Viral RNA and influenza viruses stimulate two different molecular pathways in which specific proteins set off chain reactions that result in two proteins called “gasdermin D” and “gasdermin E” being processed in such a way that they form membrane pores in the epithelial cells. This is according to researchers from Trinity College Dublin who have discovered some new ways that viral RNA and influenza virus are detected by human lung cells, which has potential implications for treating people affected by such viruses.

 

These pores allow the release of special agent “cytokines” charged with sparking the immune system into life, and also cause death of the cells which prevents the virus spreading.

 

Influenza viruses remain a major threat to human health and can cause severe symptoms in young, elderly, and immuno-compromised populations, leading to annual epidemics which endanger between 3 and 5 million people of severe illness and cause 290,000 to 650,000 deaths worldwide.

 

These viruses primarily target respiratory epithelial cells to replicate, where they cause cell damage and death.
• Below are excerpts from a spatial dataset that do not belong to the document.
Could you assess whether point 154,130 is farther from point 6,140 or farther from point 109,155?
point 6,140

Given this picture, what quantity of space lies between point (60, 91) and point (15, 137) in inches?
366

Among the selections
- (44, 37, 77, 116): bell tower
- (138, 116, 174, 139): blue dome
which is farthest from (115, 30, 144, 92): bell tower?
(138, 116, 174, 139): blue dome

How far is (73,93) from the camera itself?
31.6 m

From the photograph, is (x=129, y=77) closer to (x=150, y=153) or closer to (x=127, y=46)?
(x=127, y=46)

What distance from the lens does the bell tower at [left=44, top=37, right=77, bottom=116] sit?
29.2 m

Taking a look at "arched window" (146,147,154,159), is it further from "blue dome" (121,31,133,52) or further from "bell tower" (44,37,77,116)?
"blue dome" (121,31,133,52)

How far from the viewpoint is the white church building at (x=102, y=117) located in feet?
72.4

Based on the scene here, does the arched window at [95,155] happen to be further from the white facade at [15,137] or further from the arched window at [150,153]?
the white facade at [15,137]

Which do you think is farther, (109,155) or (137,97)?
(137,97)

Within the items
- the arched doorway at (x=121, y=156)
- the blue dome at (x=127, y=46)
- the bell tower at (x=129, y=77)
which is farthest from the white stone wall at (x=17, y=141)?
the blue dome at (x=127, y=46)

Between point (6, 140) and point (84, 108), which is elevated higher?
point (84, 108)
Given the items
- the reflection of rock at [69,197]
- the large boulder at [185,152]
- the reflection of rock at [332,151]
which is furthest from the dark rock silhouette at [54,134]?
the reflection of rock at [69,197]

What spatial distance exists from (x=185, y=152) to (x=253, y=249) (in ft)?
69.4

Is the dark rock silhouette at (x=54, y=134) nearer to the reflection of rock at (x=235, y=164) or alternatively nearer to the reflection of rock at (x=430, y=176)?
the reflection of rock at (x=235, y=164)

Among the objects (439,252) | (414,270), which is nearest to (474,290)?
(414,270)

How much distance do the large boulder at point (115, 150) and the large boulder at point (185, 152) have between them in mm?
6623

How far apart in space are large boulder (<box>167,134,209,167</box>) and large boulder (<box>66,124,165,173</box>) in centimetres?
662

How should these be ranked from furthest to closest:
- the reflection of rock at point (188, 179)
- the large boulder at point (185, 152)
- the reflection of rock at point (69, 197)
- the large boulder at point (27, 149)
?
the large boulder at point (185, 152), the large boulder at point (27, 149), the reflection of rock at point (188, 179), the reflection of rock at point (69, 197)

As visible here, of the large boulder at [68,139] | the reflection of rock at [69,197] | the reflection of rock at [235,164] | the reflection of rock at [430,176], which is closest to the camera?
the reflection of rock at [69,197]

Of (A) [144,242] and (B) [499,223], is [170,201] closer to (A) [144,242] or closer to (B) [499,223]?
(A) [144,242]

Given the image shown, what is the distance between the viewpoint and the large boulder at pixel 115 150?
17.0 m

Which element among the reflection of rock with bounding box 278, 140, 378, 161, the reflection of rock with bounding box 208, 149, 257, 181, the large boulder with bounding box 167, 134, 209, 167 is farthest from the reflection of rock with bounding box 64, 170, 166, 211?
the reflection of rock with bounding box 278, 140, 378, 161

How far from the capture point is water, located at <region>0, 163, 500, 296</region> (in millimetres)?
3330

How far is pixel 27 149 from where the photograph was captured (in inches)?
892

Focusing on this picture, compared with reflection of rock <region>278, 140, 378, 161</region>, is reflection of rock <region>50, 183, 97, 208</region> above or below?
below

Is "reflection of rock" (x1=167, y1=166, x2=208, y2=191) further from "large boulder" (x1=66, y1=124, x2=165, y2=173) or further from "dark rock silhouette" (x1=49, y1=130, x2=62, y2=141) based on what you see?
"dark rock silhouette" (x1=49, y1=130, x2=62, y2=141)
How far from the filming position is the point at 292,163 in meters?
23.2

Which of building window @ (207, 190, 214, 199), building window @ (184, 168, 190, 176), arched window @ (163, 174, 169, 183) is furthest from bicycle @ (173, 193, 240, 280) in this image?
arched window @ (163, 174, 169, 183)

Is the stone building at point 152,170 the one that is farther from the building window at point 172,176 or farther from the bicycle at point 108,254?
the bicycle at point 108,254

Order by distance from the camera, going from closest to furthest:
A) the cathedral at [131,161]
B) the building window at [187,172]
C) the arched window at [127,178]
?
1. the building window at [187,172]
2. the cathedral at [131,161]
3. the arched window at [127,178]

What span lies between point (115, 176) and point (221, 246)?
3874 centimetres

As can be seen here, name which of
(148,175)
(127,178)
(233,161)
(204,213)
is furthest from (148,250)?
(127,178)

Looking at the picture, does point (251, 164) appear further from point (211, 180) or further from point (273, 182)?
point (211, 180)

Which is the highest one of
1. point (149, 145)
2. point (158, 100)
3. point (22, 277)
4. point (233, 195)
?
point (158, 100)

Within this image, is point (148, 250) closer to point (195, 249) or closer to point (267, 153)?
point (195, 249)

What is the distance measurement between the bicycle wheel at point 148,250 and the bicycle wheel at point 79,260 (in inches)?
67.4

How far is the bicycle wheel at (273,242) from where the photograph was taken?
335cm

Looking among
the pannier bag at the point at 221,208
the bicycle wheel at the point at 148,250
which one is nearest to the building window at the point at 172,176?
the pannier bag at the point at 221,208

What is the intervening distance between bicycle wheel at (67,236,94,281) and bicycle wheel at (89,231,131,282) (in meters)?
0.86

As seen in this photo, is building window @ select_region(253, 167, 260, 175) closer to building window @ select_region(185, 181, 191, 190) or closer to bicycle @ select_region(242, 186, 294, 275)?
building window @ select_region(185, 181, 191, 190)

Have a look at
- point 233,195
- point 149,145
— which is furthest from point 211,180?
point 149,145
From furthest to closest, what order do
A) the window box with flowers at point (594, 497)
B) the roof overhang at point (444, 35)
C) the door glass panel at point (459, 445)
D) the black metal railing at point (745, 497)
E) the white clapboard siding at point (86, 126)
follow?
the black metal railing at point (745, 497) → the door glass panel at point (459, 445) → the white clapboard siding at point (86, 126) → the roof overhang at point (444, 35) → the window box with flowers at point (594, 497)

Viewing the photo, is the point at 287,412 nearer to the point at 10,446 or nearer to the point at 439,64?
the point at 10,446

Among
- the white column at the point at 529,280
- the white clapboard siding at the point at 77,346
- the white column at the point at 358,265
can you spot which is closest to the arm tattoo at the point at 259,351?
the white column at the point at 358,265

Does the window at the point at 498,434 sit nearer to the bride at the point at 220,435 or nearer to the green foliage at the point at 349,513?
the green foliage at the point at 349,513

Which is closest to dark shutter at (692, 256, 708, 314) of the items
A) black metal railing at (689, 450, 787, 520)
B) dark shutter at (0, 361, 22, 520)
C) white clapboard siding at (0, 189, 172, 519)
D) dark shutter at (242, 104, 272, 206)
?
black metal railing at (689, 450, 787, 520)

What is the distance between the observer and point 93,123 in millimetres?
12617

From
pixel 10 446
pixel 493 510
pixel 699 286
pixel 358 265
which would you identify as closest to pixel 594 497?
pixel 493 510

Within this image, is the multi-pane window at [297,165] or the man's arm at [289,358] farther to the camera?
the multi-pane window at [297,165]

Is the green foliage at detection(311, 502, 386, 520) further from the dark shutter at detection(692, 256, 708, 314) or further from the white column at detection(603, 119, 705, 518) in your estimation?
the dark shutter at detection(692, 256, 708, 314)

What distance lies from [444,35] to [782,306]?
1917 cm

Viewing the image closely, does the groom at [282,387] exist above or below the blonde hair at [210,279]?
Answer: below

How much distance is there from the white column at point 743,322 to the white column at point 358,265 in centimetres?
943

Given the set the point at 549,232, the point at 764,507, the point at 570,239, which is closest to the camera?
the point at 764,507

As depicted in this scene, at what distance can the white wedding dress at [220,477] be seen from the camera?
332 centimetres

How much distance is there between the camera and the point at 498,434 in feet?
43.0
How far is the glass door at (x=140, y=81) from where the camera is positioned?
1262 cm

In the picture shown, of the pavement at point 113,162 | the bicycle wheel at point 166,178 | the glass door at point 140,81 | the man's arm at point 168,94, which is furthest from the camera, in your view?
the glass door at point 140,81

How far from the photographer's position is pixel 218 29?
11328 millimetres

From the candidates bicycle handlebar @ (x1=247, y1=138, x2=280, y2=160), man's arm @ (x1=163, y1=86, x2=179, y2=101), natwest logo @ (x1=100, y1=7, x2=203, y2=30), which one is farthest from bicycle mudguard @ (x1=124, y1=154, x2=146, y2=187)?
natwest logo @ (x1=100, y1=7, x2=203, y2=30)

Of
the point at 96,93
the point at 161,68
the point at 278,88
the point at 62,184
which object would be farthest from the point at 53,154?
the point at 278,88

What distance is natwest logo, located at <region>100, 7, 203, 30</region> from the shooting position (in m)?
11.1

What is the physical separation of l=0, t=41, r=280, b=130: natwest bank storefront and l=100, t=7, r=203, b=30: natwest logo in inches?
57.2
Scientists have become aware that these epithelial cells are not mere passive barriers, helpless to attack, but instead are vital in driving the antiviral immune response.

 

The discovery was made by PhD student Coralie Guy, in the research team of Andrew Bowie, professor of innate immunology in Trinity’s School of Biochemistry and Immunology.

 

 

To assess the importance of this finding, the team suppressed the formation of the gasdermin pores to see what would happen, and this resulted in increased replication of influenza viruses, underlining how important these gasdermins are in the antiviral response.

 

The research has been published in the journal iScience.